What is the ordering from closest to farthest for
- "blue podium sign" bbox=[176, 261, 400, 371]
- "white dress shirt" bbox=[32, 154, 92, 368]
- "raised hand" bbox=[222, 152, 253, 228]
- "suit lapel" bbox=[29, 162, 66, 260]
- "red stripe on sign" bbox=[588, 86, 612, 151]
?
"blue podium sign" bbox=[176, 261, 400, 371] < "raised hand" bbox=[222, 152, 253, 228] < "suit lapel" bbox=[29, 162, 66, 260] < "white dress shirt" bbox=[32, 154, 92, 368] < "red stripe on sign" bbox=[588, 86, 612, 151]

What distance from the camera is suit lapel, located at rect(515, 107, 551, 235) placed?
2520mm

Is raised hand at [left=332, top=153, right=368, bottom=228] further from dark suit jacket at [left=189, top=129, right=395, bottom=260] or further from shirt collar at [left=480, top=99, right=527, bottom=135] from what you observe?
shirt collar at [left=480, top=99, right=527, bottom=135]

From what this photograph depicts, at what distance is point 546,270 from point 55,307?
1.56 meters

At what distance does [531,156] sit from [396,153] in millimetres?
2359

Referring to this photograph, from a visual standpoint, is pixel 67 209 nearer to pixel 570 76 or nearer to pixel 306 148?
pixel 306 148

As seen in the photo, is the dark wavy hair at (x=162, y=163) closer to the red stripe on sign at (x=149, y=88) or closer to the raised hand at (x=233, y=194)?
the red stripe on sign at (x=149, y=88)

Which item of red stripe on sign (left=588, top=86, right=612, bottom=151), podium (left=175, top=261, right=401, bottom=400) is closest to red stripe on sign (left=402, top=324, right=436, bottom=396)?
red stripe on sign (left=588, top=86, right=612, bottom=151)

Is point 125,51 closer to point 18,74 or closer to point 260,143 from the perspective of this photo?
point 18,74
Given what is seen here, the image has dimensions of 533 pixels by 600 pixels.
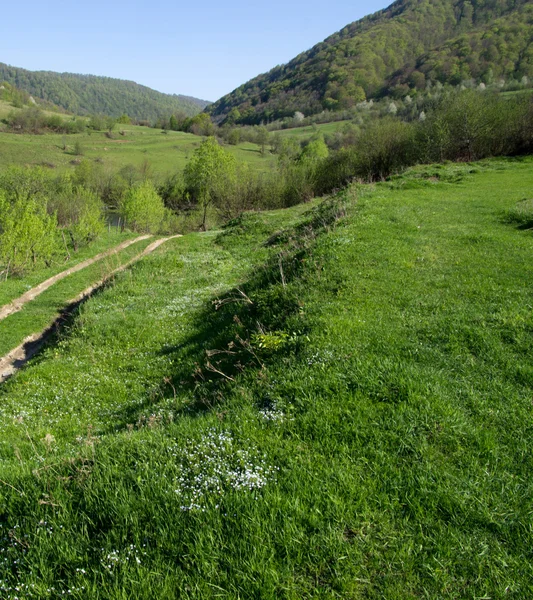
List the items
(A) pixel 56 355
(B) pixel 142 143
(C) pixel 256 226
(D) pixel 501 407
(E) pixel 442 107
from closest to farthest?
(D) pixel 501 407, (A) pixel 56 355, (C) pixel 256 226, (E) pixel 442 107, (B) pixel 142 143

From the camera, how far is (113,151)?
122m

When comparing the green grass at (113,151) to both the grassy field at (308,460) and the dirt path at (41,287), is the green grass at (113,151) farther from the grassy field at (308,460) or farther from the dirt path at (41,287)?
the grassy field at (308,460)

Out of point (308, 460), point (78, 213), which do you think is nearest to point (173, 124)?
point (78, 213)

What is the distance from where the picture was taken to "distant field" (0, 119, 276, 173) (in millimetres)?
102250

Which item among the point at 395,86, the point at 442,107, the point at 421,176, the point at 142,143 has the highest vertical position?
the point at 395,86

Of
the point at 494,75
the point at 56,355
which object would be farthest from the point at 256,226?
the point at 494,75

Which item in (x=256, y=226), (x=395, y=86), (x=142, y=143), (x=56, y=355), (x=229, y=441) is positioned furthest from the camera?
(x=395, y=86)

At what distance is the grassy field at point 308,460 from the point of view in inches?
124

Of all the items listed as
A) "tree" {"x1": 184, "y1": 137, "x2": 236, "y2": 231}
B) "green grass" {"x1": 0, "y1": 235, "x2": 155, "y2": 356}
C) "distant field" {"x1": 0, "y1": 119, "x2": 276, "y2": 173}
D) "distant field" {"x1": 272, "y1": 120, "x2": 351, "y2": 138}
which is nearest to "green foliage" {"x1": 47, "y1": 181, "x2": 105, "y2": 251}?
"tree" {"x1": 184, "y1": 137, "x2": 236, "y2": 231}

- - - - - - -

WHAT YOU ARE ASKED TO DO: Write out the material above once more, exactly as it reads, with no pictures.

ANSWER FOR THIS EXERCISE:
What is the ordering from closest to farthest for
- "blue podium sign" bbox=[176, 261, 400, 371]
- "white dress shirt" bbox=[32, 154, 92, 368]
- "raised hand" bbox=[222, 152, 253, 228]
- "suit lapel" bbox=[29, 162, 66, 260]
- "red stripe on sign" bbox=[588, 86, 612, 151]
?
"blue podium sign" bbox=[176, 261, 400, 371] < "raised hand" bbox=[222, 152, 253, 228] < "suit lapel" bbox=[29, 162, 66, 260] < "white dress shirt" bbox=[32, 154, 92, 368] < "red stripe on sign" bbox=[588, 86, 612, 151]

What distance from the camera is suit lapel, located at rect(515, 107, 551, 235) placed?
2520mm

Is raised hand at [left=332, top=153, right=368, bottom=228] further from dark suit jacket at [left=189, top=129, right=395, bottom=260] or further from shirt collar at [left=480, top=99, right=527, bottom=135] from what you observe?
shirt collar at [left=480, top=99, right=527, bottom=135]

From what this photograph depicts, at what distance is point 546,270 from point 55,307?
1.56 meters

At what distance does [531,156] sit from [396,153] in millimetres?
2359

Referring to this photograph, from a visual standpoint, is pixel 67 209 nearer to pixel 570 76 or nearer to pixel 306 148?
pixel 306 148

As seen in the photo, is the dark wavy hair at (x=162, y=163) closer to the red stripe on sign at (x=149, y=88) or closer to the raised hand at (x=233, y=194)?
the red stripe on sign at (x=149, y=88)

Which item of red stripe on sign (left=588, top=86, right=612, bottom=151), podium (left=175, top=261, right=401, bottom=400) is closest to red stripe on sign (left=402, top=324, right=436, bottom=396)?
red stripe on sign (left=588, top=86, right=612, bottom=151)

Is point 125,51 closer to point 18,74 or closer to point 260,143 from the perspective of this photo?
point 18,74
Given what is seen here, the image has dimensions of 533 pixels by 600 pixels.
List the items
(A) pixel 56 355
(B) pixel 142 143
(C) pixel 256 226
(D) pixel 501 407
(E) pixel 442 107
from closest to farthest?
(D) pixel 501 407, (A) pixel 56 355, (C) pixel 256 226, (E) pixel 442 107, (B) pixel 142 143

From the camera, how far is (113,151)?
122m

When comparing the green grass at (113,151) to both the grassy field at (308,460) and the dirt path at (41,287), is the green grass at (113,151) farther from the grassy field at (308,460) or farther from the dirt path at (41,287)?
the grassy field at (308,460)

Out of point (308, 460), point (78, 213), which do you think is nearest to point (173, 124)?
point (78, 213)

What is the distance from where the picture was taken to "distant field" (0, 119, 276, 173) (in millimetres)?
102250

Which item among the point at 395,86, the point at 442,107, the point at 421,176, the point at 142,143 has the highest vertical position?
the point at 395,86

Of
the point at 494,75
the point at 56,355
which object would be farthest from the point at 256,226?
the point at 494,75

Which item in (x=256, y=226), (x=395, y=86), (x=142, y=143), (x=56, y=355), (x=229, y=441) is positioned furthest from the camera?
(x=395, y=86)

At what distance is the grassy field at point 308,460 from the point of view in inches?
124

Of all the items listed as
A) "tree" {"x1": 184, "y1": 137, "x2": 236, "y2": 231}
B) "green grass" {"x1": 0, "y1": 235, "x2": 155, "y2": 356}
C) "distant field" {"x1": 0, "y1": 119, "x2": 276, "y2": 173}
D) "distant field" {"x1": 272, "y1": 120, "x2": 351, "y2": 138}
which is nearest to "green foliage" {"x1": 47, "y1": 181, "x2": 105, "y2": 251}?
"tree" {"x1": 184, "y1": 137, "x2": 236, "y2": 231}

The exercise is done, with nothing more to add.